Nel precedente articolo ho esposto, parlando dell’andamento dei mercati di questo 2025 che sta per concludersi, il trend da inizio anno dei principali indici mondiali.

La tabella evidenziava come fossero tutti ampiamente positivi.

Qualcuno si potrà domandare perché ho preso a riferimento solo indici azionari e non di altri asset. La spiegazione è molto semplice: sono convinto, da sempre, che il valore stia nelle aziende, nelle attività, nella crescita e non nel debito (obbligazioni) ne tantomeno negli asset monetari. Questi ultimi hanno sicuramente funzioni di stabilizzazione dei portafogli, di riduzione della volatilità, di soddisfazione di esigenze legate ad orizzonti temporali di breve periodo, tuttavia, se cerchiamo i rendimenti e se abbiamo la possibilità di investire con un orizzonte temporale di almeno 5/7 anni solo i mercati azionari sono in grado di offrire rendimenti che consentano di mantenere il potere di acquisto (vedi il mio precedente articolo “Il costo della prudenza”) e anche di ottenere una rivalutazione soddisfacente del capitale.

La prova? Prendiamo ad esempio l’indice MSCI World. Rappresenta 1500 aziende a larga e media capitalizzazione nel mondo (con una buona rappresentanza di finanza, tecnologia e sanità): dal dicembre 2004, quindi in 20 anni, ha triplicato il proprio valore!
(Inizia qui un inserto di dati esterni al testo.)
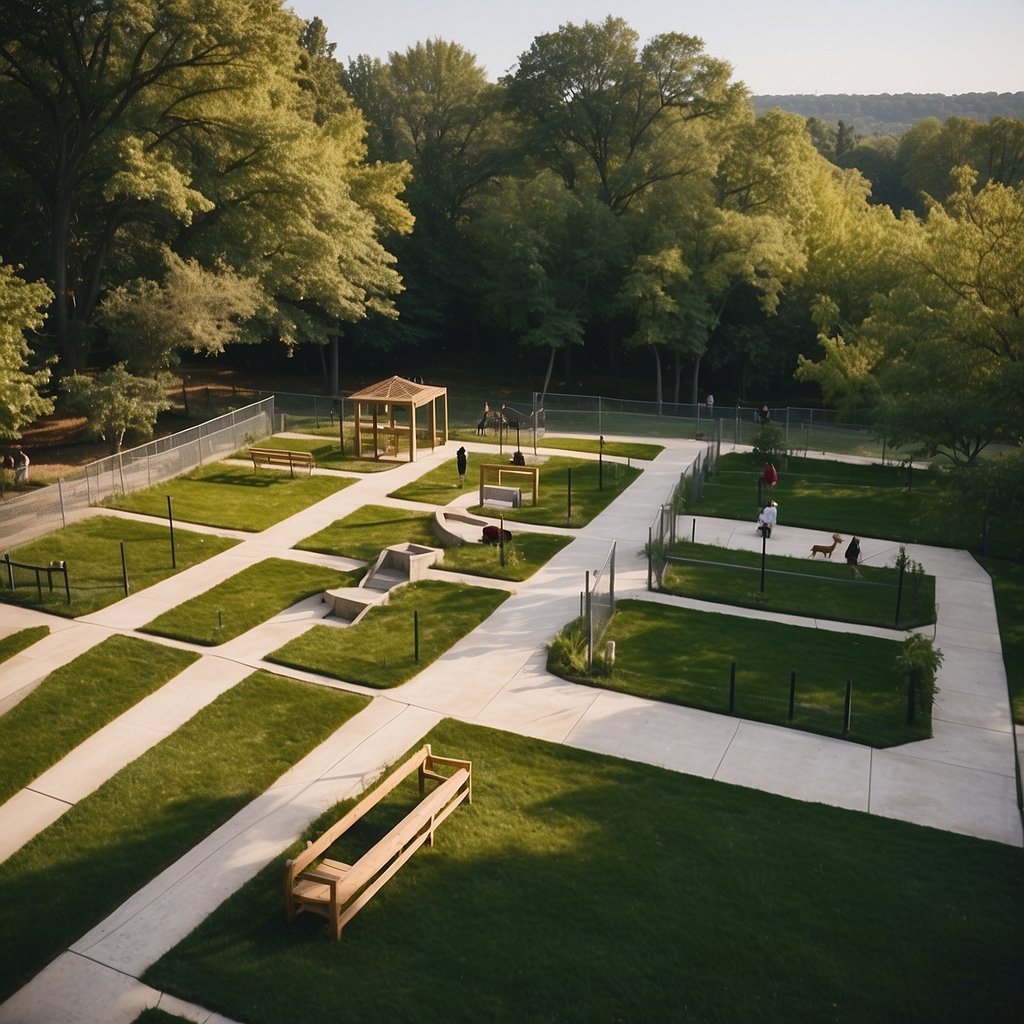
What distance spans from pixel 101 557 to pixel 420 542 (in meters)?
8.34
L’obiezione possibile a quanto appena detto potrebbe essere:”Per forza le sette sorelle hanno trainato la crescita con performance stratosferiche!”.. Vogliamo allora prendere in esame solo le small cap (ovvero quelle aziende considerate di piccola capitalizzazione negli USA) estromettendo in questo modo le big tech? Il benchmark per le small cap (americane) è l‘indice Russel 2000. Ebbene, anche quest’ultimo ha triplicato il proprio valore negli ultimi 20 anni!

Adesso fate un esercizio mnemonico: chi di voi ha, o conosce a sua volta chi possiede, un investimento, piccolo o grande che sia, effettuato nel 2004? Sono convinto che molti di voi hanno iniziato a mettere da parte qualcosa a quella data. Se aveste investito 20.000 euro nel dicembre 2004 ora ne avreste oltre 60.000!!! Se ne aveste investito 100.000 ne avreste ora 300.000!

Ancora: se aveste iniziato un PAC (Piano di Accumulo Capitale) con un versamento mensile di 200 euro (alla portata di molti) e calcolassimo come rendimento la media del rendimento di uno degli indici più sopra evidenziati iniziando sempre a dicembre 2004 ora avreste in conto 150.000 euro!!! A fronte di versamenti per 48.000.

Questo è il valore del mercato!

La sintesi è: con un orizzonte temporale adeguato (almeno 5/7 anni) se siamo alla ricerca di rendimenti l’unica soluzione è il mercato azionario.

Fatevi consigliare dal vostro consulente di fiducia!